The proposed 164-m-high dam will come up 500 m downstream of the confluence of the Barak and Tuivai rivers. Its reservoir will have a storage capacity of 15,900 million cubic m with a maximum depth of 1,725.5 m.
The project has a long history. According to the reworked detailed project report, a project on Barak was first thought of in 1954 when the government of Assam requested the Central Water and Power Commission for ways to manage floods in the river basin. The commission surveyed and rejected three sites by 1965 on two grounds. The sites were geologically unsafe and large-scale submergence of cultivable land made it economically unviable.
Then the North-Eastern Council intervened and discussed the project with the three states through which Barak flows -- Assam, Manipur and Mizoram. On its request, the Central Water Commission began investigations in 1977. In 1984, it identified a new site, where the river takes a 220 degree bend from southwest to a northerly direction flowing through a gorge. The stretch was 24 km downstream of Tipaimukh. The dam, it was then estimated, would cost Rs 1,078 crore. But the project was put in the cold storage because it did not have the requisite environmental and management plans, say observers.

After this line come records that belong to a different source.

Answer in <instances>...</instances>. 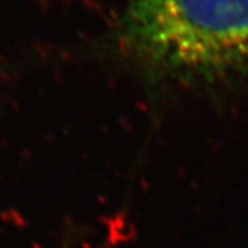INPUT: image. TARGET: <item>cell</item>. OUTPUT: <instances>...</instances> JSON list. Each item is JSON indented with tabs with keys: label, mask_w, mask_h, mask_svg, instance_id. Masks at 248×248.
Returning <instances> with one entry per match:
<instances>
[{
	"label": "cell",
	"mask_w": 248,
	"mask_h": 248,
	"mask_svg": "<svg viewBox=\"0 0 248 248\" xmlns=\"http://www.w3.org/2000/svg\"><path fill=\"white\" fill-rule=\"evenodd\" d=\"M116 45L153 80L248 78V0H127Z\"/></svg>",
	"instance_id": "cell-1"
}]
</instances>
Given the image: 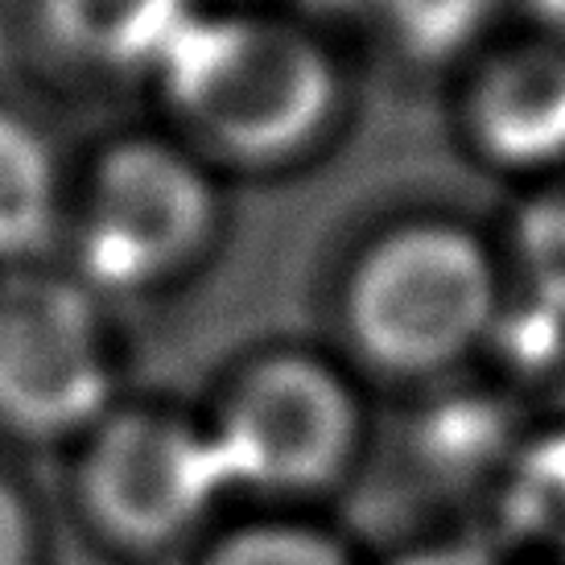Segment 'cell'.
Segmentation results:
<instances>
[{"instance_id":"9","label":"cell","mask_w":565,"mask_h":565,"mask_svg":"<svg viewBox=\"0 0 565 565\" xmlns=\"http://www.w3.org/2000/svg\"><path fill=\"white\" fill-rule=\"evenodd\" d=\"M63 173L42 128L0 108V265H25L63 227Z\"/></svg>"},{"instance_id":"13","label":"cell","mask_w":565,"mask_h":565,"mask_svg":"<svg viewBox=\"0 0 565 565\" xmlns=\"http://www.w3.org/2000/svg\"><path fill=\"white\" fill-rule=\"evenodd\" d=\"M0 565H38V516L25 491L0 475Z\"/></svg>"},{"instance_id":"14","label":"cell","mask_w":565,"mask_h":565,"mask_svg":"<svg viewBox=\"0 0 565 565\" xmlns=\"http://www.w3.org/2000/svg\"><path fill=\"white\" fill-rule=\"evenodd\" d=\"M396 565H495L487 553L471 550V545H425L417 553H405Z\"/></svg>"},{"instance_id":"1","label":"cell","mask_w":565,"mask_h":565,"mask_svg":"<svg viewBox=\"0 0 565 565\" xmlns=\"http://www.w3.org/2000/svg\"><path fill=\"white\" fill-rule=\"evenodd\" d=\"M153 79L173 120L236 166L298 161L339 111V66L285 17L199 9Z\"/></svg>"},{"instance_id":"2","label":"cell","mask_w":565,"mask_h":565,"mask_svg":"<svg viewBox=\"0 0 565 565\" xmlns=\"http://www.w3.org/2000/svg\"><path fill=\"white\" fill-rule=\"evenodd\" d=\"M491 256L458 223H405L360 256L347 281V334L388 376H434L495 322Z\"/></svg>"},{"instance_id":"7","label":"cell","mask_w":565,"mask_h":565,"mask_svg":"<svg viewBox=\"0 0 565 565\" xmlns=\"http://www.w3.org/2000/svg\"><path fill=\"white\" fill-rule=\"evenodd\" d=\"M471 137L503 170L565 166V46L500 54L471 92Z\"/></svg>"},{"instance_id":"15","label":"cell","mask_w":565,"mask_h":565,"mask_svg":"<svg viewBox=\"0 0 565 565\" xmlns=\"http://www.w3.org/2000/svg\"><path fill=\"white\" fill-rule=\"evenodd\" d=\"M536 9H541V17L557 33V46H565V0H536Z\"/></svg>"},{"instance_id":"8","label":"cell","mask_w":565,"mask_h":565,"mask_svg":"<svg viewBox=\"0 0 565 565\" xmlns=\"http://www.w3.org/2000/svg\"><path fill=\"white\" fill-rule=\"evenodd\" d=\"M46 25L79 63L158 75L199 0H42Z\"/></svg>"},{"instance_id":"6","label":"cell","mask_w":565,"mask_h":565,"mask_svg":"<svg viewBox=\"0 0 565 565\" xmlns=\"http://www.w3.org/2000/svg\"><path fill=\"white\" fill-rule=\"evenodd\" d=\"M223 487L211 434L153 408L104 413L79 462L83 512L128 553L178 545L203 524Z\"/></svg>"},{"instance_id":"5","label":"cell","mask_w":565,"mask_h":565,"mask_svg":"<svg viewBox=\"0 0 565 565\" xmlns=\"http://www.w3.org/2000/svg\"><path fill=\"white\" fill-rule=\"evenodd\" d=\"M111 355L83 281L13 268L0 281V429L58 441L108 413Z\"/></svg>"},{"instance_id":"11","label":"cell","mask_w":565,"mask_h":565,"mask_svg":"<svg viewBox=\"0 0 565 565\" xmlns=\"http://www.w3.org/2000/svg\"><path fill=\"white\" fill-rule=\"evenodd\" d=\"M199 565H351L334 536L306 524H248L215 541Z\"/></svg>"},{"instance_id":"3","label":"cell","mask_w":565,"mask_h":565,"mask_svg":"<svg viewBox=\"0 0 565 565\" xmlns=\"http://www.w3.org/2000/svg\"><path fill=\"white\" fill-rule=\"evenodd\" d=\"M215 227L220 190L203 158L153 137L116 145L83 190L79 281L92 294H149L194 265Z\"/></svg>"},{"instance_id":"12","label":"cell","mask_w":565,"mask_h":565,"mask_svg":"<svg viewBox=\"0 0 565 565\" xmlns=\"http://www.w3.org/2000/svg\"><path fill=\"white\" fill-rule=\"evenodd\" d=\"M516 512L533 533L565 545V434H553L524 458L516 479Z\"/></svg>"},{"instance_id":"4","label":"cell","mask_w":565,"mask_h":565,"mask_svg":"<svg viewBox=\"0 0 565 565\" xmlns=\"http://www.w3.org/2000/svg\"><path fill=\"white\" fill-rule=\"evenodd\" d=\"M360 434V401L343 372L315 355L281 351L236 380L211 441L227 487L315 495L351 471Z\"/></svg>"},{"instance_id":"10","label":"cell","mask_w":565,"mask_h":565,"mask_svg":"<svg viewBox=\"0 0 565 565\" xmlns=\"http://www.w3.org/2000/svg\"><path fill=\"white\" fill-rule=\"evenodd\" d=\"M516 260L541 310L565 318V178L536 190L516 215Z\"/></svg>"}]
</instances>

Then the Brahmaputra Board jumped into the fray. It is a government body that was at that time meant to manage the Brahmaputra and Barak river basins. The board also carried out studies, revising the plan until the estimated cost went up to Rs 2,899 crore in 1995.
Yet, the project was nowhere near taking off. The Naga Women's Union says "People of Manipur began to take notice. In July 1995 environment minister Kamal Nath ensured resettlement issues would be taken care of and nothing would be done in haste. In 1999, Pranab Mukherjee, deputy chairman of the Planning Commission, gave similar assurances."
In 1995, chief minister Rishang Keishing made a statement declaring that the state cabinet did not approve of the dam. In 1998, the Manipur assembly passed a resolution not to implement the project.
In 1999, the central government handed over the project to neepco, under circumstances which many social organisations allege are questionable. They claim that during a spell of president's rule, imposed in 2001, the governor approved the project.
Then in 2003, the Public Investments Board and the Central Electricity Authority cleared the project by which time its cost had been revised by neepco to Rs 5,163.86 crore.
The project is to be built primarily for flood control and power generation. Irrigation and other benefits will be spin-offs. Flood control will benefit some plain areas in Assam. Manipur and Mizoram, on the other hand, will bear the brunt of submergence. But they are to equally share, as the central government stipulates, 12 per cent of the power from the project, free of charge, while the rest will be taken by neepco and the centre.
The problem is that of the installed capacity of 1,500 mw, at any given time only 412 mw will be generated, usually in the monsoons when the river is in spate.
The plant load factor -- calculated at 28 per cent -- is also a worry, because it implies heavy losses due to inadequate utilisation. neepco believes the centre should help make the dam economically viable.
The leaders of the groups comprising actip and academics in Manipur believe that the unviable project design will also drive a wedge between communities that live in a state of unremitting conflict between themselves and with the state.